Graham Brigden
Graham Brigden

Reputation: 41

Use tr with arrays

I am trying to use the tr function specifying two arrays, as the to and from sets. the translation doesn't seem to be working, or i am not understanding it correctly. I am new to perl, so please let me know if i am doing something wrong

I load the arrays as (I know this part works):

open my $fh,'<',"${main_dir}/char_convert" or die "Cannot open allowed conversion file";
my @from_set;
my @to_set;
my @conversion;
while (my $lines = <$fh>) {
  @conversion = split(" ",$lines);
  push @from_set,$conversion[0];
  push @to_set,$conversion[1];
}

#The variable $line holds the data I want converted:
my $statement;
my $result;
$statement = "tr\@from_set\@to_set\$line;"; # Setup the tr command
$result = eval($statement); # perform the conversion
print "$line\n";

the result is the same as the data going in. No conversion appears to have taken place. What am I doing wrong?

An example part of the data is "PICAÑA". The line in the conversion file is "Ñ N" So I expect to get out "PICANA", but I get the original data

Thanks for looking

Upvotes: 3

Views: 280

Answers (4)

ikegami
ikegami

Reputation: 386396

I'm assuming you went with tr/// because it's faster than s///. If so, using eval each time you do a translation defies the purpose. The only way it's going to be faster if is you use eval once, but perform multiple transliterations.

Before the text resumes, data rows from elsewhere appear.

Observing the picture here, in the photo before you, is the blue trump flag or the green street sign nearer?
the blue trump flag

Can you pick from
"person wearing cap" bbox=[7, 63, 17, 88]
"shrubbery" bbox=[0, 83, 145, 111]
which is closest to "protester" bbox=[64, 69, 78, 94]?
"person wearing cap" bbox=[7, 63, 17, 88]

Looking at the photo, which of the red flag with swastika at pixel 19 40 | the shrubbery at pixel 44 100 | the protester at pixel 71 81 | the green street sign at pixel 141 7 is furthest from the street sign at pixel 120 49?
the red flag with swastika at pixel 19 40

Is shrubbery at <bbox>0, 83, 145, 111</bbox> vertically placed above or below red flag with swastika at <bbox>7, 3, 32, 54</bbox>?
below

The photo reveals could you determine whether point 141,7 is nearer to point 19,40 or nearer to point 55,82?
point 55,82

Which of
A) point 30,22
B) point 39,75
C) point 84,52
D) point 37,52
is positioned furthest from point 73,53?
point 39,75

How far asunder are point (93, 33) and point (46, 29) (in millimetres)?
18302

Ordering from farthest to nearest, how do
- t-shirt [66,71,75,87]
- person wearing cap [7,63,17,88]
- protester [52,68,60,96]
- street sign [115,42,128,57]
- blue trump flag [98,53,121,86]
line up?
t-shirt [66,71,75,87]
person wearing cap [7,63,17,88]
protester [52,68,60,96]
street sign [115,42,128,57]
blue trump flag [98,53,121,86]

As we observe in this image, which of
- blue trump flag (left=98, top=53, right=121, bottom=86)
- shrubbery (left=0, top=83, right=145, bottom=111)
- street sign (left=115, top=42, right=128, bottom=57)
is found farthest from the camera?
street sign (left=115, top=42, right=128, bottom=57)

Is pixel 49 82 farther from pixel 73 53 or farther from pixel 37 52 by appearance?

In addition to making it possible to use the compiled tr/// multiple times, the following fixes the Perl syntax errors as well as the code injection bugs:

my $from_set = join '', @from_set;
my $to_set   = join '', @to_set;

my $tr = eval("sub { \$_[0] =~ tr/\Q$from_set\E/\Q$to_set\E/r }")
   or die($@);

my $output = $tr->($input);

If, on the other hand, you're only performing the transliteration once, then you're making your life more complicated and slowing down your program for nothing by using tr///. Use s/// instead.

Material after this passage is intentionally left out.